TASK A: From the Ubiquiti scan write-up, copy the passage starting with "Along with the" and going on through "library(rgeolocate)".
TASK B: Translate this sentence from the Ubiquiti scan write-up into Spanish: "Let's first take a look at where these Ubiquiti nodes are."
TASK C: Go on with the Ubiquiti scan write-up from the point where it stops.

PAGE EXCERPT:
────────────────────────────────────────

Note that I redacted the IP addresses (daddr) field solely to make it a bit harder for attackers or infosec pranksters to poke at those nodes.

Along with the missing daddr field, the other salient addresses for analysis are saddr, which is the Sonar study node that performed the probe (we publish them so you can avoid alerting on them and let our scans work so we can help keep the internet safe), and dport, the port we scanned for, along with data, which has the response payload from the UDP probe.

Let's first take a look at where these Ubiquiti nodes are. To do that, we'll use the rgeolocate package to geolocate them using the MaxMind free databases:

library(rgeolocate)

────────────────────────────────────────

EXERCISE DATA:
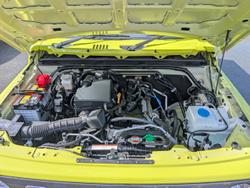 2025 SUZUKI JIMNY GLX XL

────────────────────────────────────────

TASK OUTPUT A:
Along with the missing daddr field, the other salient addresses for analysis are saddr, which is the Sonar study node that performed the probe (we publish them so you can avoid alerting on them and let our scans work so we can help keep the internet safe), and dport, the port we scanned for, along with data, which has the response payload from the UDP probe.

Let's first take a look at where these Ubiquiti nodes are. To do that, we'll use the rgeolocate package to geolocate them using the MaxMind free databases:

library(rgeolocate)

TASK OUTPUT B: Primero, veamos dónde se encuentran estos nodos de Ubiquiti.

TASK OUTPUT C:
bind_cols(
  ubi_df,
  maxmind(
    ips = ubi_df$daddr, 
    file = "/data/maxmind/prod/GeoLite2-City_20190205/GeoLite2-City.mmdb",
    fields = c("country_code", "country_name")
  )
) -> ubi_df

count(ubi_df, country_name, sort=TRUE) %>% 
  mutate(pct = n/sum(n))
country_name n pct
United Kingdom 265,322 52.64%
United States 238,675 47.36%


Note that the results are a bit less granular with the free datasets then they are with the paid ones we use in our internal data pipelines.

Now, if you try to decode that hex-encoded data, you'll soon find that it's unreadable raw Ubiquiti Discovery Protocol binary data and fairly unusable in its current form. However, R folks are in luck, as I've [written a handy decoder for it](https://git.sr.ht/~hrbrmstr/udpprobe) that you can use if you install another package:
devtools::install_git("https://git.sr.ht/~hrbrmstr/udpprobe")

library(udpprobe)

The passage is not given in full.